Usually, we can distract ourselves to the point where we are unaware of our internal warfare. Our culture supplies virtually infinite ways for distraction. If we cannot manage to amuse ourselves, then we become anxious and fidgety. The French philosopher Blaise Pascal wrote, “All of humanity’s problems stem from (our) man’s inability to sit quietly in a room alone for half an hour.” [3]


Because of the unwillingness to face our internal wars, we have created many external wars. Denial and suppression push violence into the unconscious, where it inevitably expresses itself in our life and the world.
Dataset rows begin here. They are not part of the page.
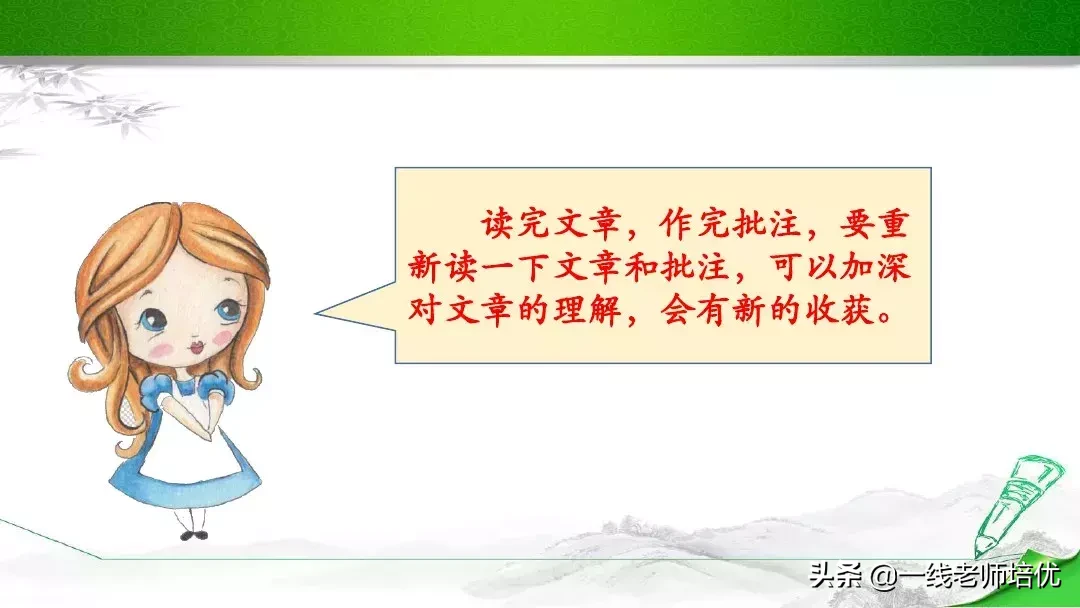 读完文章，作完批注，要重新读一下文章和批注，可以加深对文章的理解，会有新的收获。

头条 @一线老师培优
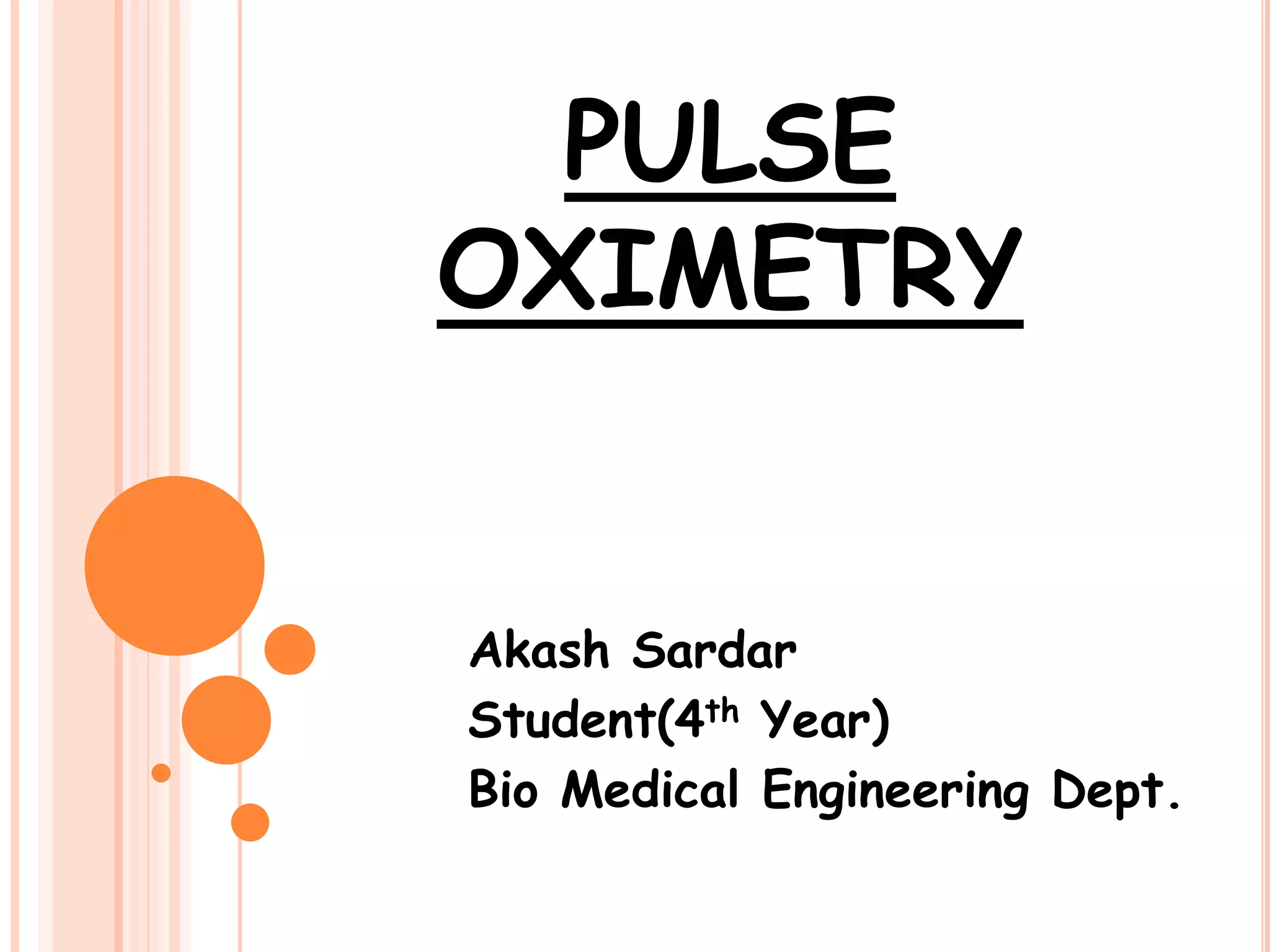 PULSE OXIMETRY

Akash Sardar
Student(4th Year)
Bio Medical Engineering Dept.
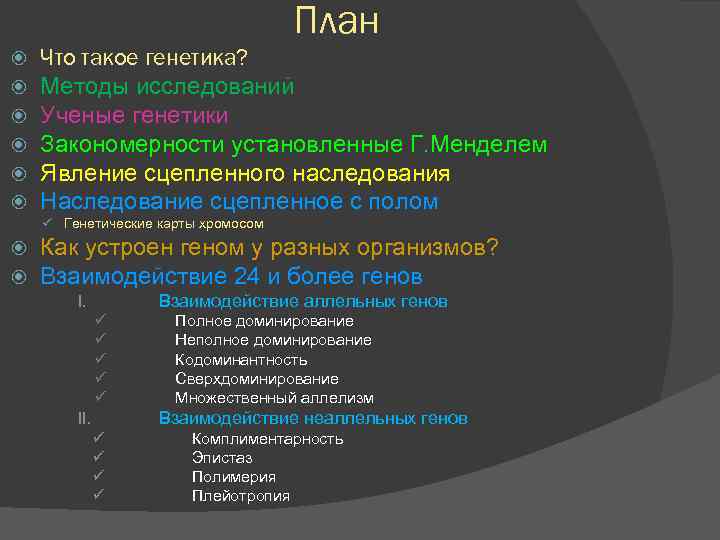 План

Что такое генетика?
Методы исследований
Ученые генетики
Закономерности установленные Г.Менделем
Явление сцепленного наследования
Наследование сцепленное с полом
Генетические карты хромосом
Как устроен геном у разных организмов?
Взаимодействие 24 и более генов
I. Взаимодействие аллельных генов
Полное доминирование
Неполное доминирование
Кодоминантность
Сверхдоминирование
Множественный аллелизм
II. Взаимодействие неаллельных генов
Комплиментарность
Эпистаз
Полимерия
Плейотропия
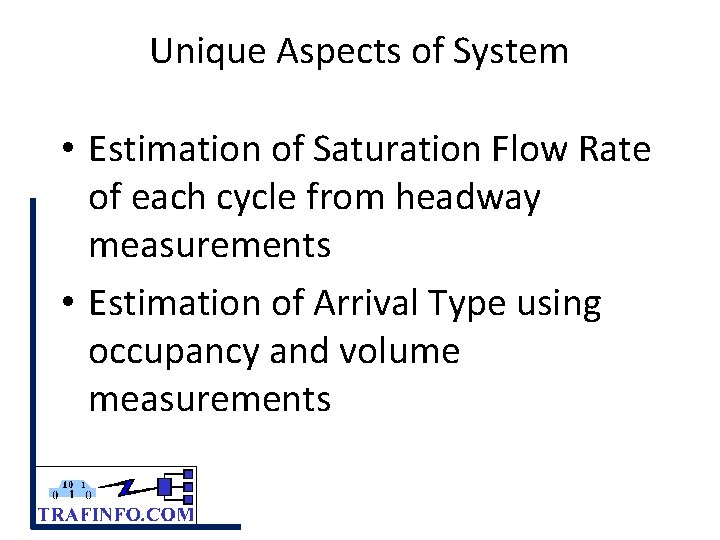 Unique Aspects of System

• Estimation of Saturation Flow Rate of each cycle from headway measurements

• Estimation of Arrival Type using occupancy and volume measurements

10 1
0 1 0

TRAFINFO.COM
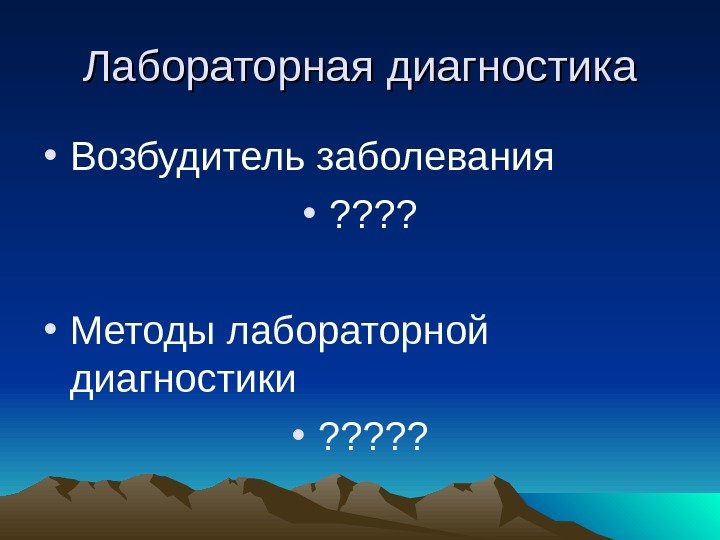 Лабораторная диагностика

• Возбудитель заболевания

• ????

• Методы лабораторной диагностики

• ?????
Living mindfully will make us conscious of our buried conflicts and hidden inner wars. Living fully in the present reveals how warfare originates within our own self.
Let’s imagine a future scenario:


Two longstanding enemies agree to sit down to drink tea together. X says, I hate you; I wish to destroy you. Y says, I hate you too, and I wish to destroy you as well!

Now what?


The Mediator chimes in, “Well, you both agree on one thing– you each feel hatred for one another. What if each of you explored your own experience of hatred?”

Okay. Okay.


As each party explores their experience of hatred, they see that it leads to rage, then to fear, then to helplessness, then to sadness, and then to grief. Each begins to cry. As they let their tears mingle, they each see that there is no essential difference between their tears—nor the source of their tears.


Perhaps if we could let our tears mingle over a cup of tea, we would have less need to have our blood mingle on a battleground.


[1]Emersons Essays, Essay on History. Thomas Y Crowell, NY. 1926., p5.
[2] The Prophet. On Freedom. Alfred Knopf, 1994.